Samuel, assieme allo sceneggiatore Boaz Yakin, raccontano una tipica storia di rapine e vendetta sullo sfondo del lontano West, quella di Nat Love (Jonathan Majors) che a 11 anni si è visti far fuori la famiglia dal fuorilegge Rufus Buck (Idris Elba) e che qualche anno dopo mette su una banda per potersi vendicare di lui, il quale, per mano della sua gang, è stato appena fatto evadere per portare a termine un grande colpo.



The Harder They Fall decide di riappropriarsi dell’immaginario del western che ha praticamente sempre fatto fuori gli afro-americani e le donne, raccontando una storia in cui i bianchi praticamente non si vedono e in cui non c’è bisogno di inventare personaggi o cambiare loro provenienza, basta saper leggere tra le righe della storia, cosa che gli sceneggiatori fanno dedicando un film a veri personaggi che hanno segnato sotto traccia la mitologia del West, come Mary Fields (Zazie Beetz) che poi divenne Stagecoach Mary, la prima postina afro-americana, o Trudy Smith (Regina King), leggendaria rapinatrice in coppia con la sodale Molly.

Samuel prende la verità e, fordianamente, la tramuta in leggenda, lascia che il fondamento politico del film resti sullo sfondo, come pretesto e si dedica al puro intrattenimento, giocando sulla grafica, sui colori sfavillanti e poco western della fotografia di Mihai Mălaimare Jr., su spari ed esplosioni, sul gusto spaghetti del western e quello supereroico dei personaggi.

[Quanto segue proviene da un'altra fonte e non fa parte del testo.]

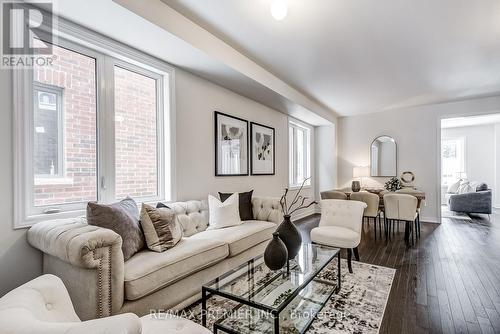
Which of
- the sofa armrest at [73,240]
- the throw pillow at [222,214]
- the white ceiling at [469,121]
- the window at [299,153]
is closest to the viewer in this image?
the sofa armrest at [73,240]

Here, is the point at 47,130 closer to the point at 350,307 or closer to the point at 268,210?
the point at 268,210

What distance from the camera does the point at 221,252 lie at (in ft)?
7.80

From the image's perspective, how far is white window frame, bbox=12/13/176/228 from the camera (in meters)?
1.90

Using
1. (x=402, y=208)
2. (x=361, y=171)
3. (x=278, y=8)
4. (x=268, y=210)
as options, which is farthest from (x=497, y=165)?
(x=278, y=8)

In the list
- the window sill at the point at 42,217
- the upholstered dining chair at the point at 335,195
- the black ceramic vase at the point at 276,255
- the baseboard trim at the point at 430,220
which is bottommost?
the baseboard trim at the point at 430,220

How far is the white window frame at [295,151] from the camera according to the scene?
19.4 ft

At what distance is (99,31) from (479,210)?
26.2 ft

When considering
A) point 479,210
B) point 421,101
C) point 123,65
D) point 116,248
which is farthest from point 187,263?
point 479,210

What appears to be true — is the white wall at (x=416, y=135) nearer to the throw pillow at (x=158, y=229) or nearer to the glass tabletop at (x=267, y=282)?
the glass tabletop at (x=267, y=282)

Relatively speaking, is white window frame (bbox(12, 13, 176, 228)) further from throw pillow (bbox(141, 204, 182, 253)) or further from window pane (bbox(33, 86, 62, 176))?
throw pillow (bbox(141, 204, 182, 253))

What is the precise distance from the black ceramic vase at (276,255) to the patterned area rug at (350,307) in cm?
41

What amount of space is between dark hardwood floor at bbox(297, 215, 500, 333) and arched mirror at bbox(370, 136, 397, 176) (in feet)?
6.01

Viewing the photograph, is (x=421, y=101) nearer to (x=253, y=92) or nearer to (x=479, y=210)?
(x=479, y=210)

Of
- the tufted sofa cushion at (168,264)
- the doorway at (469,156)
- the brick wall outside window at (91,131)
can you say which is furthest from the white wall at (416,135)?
the brick wall outside window at (91,131)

Il gioco preso come tale può risultare anche simpatico, al netto di parecchie lungaggini non proprio ispirate (al contrario invece delle pause tarantiniane, che invece sono cariche, densissime), ma sembra così sprecare il proprio potenziale.

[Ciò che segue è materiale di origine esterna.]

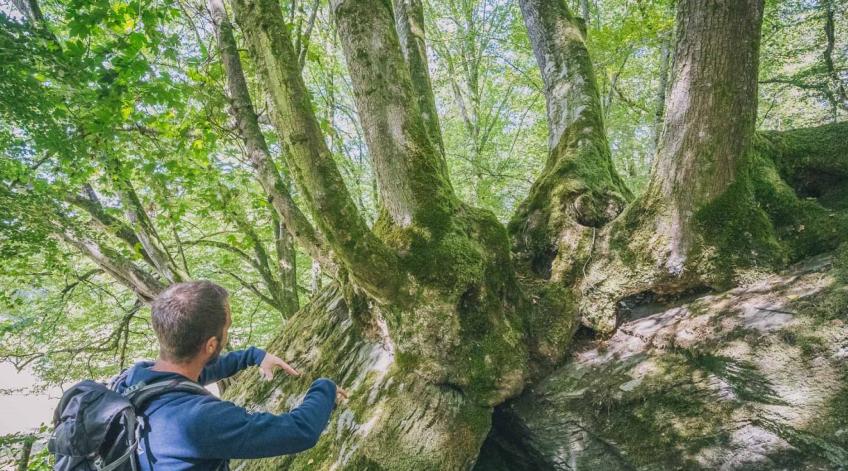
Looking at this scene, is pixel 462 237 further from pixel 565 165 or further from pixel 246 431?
pixel 246 431

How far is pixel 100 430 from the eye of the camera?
152cm

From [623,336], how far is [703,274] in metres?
0.76

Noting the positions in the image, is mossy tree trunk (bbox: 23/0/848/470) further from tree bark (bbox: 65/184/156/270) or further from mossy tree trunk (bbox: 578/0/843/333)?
tree bark (bbox: 65/184/156/270)

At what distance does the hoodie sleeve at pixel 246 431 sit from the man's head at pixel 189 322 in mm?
314

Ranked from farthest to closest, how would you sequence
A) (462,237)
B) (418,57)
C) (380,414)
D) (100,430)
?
(418,57) < (462,237) < (380,414) < (100,430)

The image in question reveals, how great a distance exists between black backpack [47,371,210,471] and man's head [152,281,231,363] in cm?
22

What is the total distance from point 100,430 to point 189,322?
0.48 metres

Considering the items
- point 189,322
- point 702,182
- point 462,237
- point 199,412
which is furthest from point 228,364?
point 702,182

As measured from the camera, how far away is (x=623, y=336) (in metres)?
3.31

Non solo perché dentro questi personaggi e queste storie ci sono mondi e contesti che, se approfonditi, avrebbero potuto dire qualcosa anche agli spettatori contemporanei, mentre The Harder They Fall parla quasi solo ai cinefili frivoli, ma soprattutto perché del lavoro sui diversi universi estetici e narrativi che Samuel sonda si colgono solo gli aspetti superficiali, per non dire banali, quelli che qualunque emulo di Tarantino saprebbe fare (viene alla mente il pessimo L’uomo coi pugni di ferro, omaggio black a Kill Bill e affini): la violenza iperrealista, il ritmo ora convulso ora lasco, le scritte e le iperboli. Del cuore nero di un’epopea non resta nulla.

Magari non era intenzione di Samuel entrare dentro quell’epopea, magari voleva solo divertirsi e far divertire, ma allora sorge il dubbio che tutto il contesto razziale e culturale sia stato uno specchietto per le allodole, per mostrare un impatto che il film nega di continuo e farci cascare qualche critico, che scambia pose e strizzate d’occhio per il western visto dai neri. E questo, forse, farebbe arrabbiare Spike Lee ancora di più.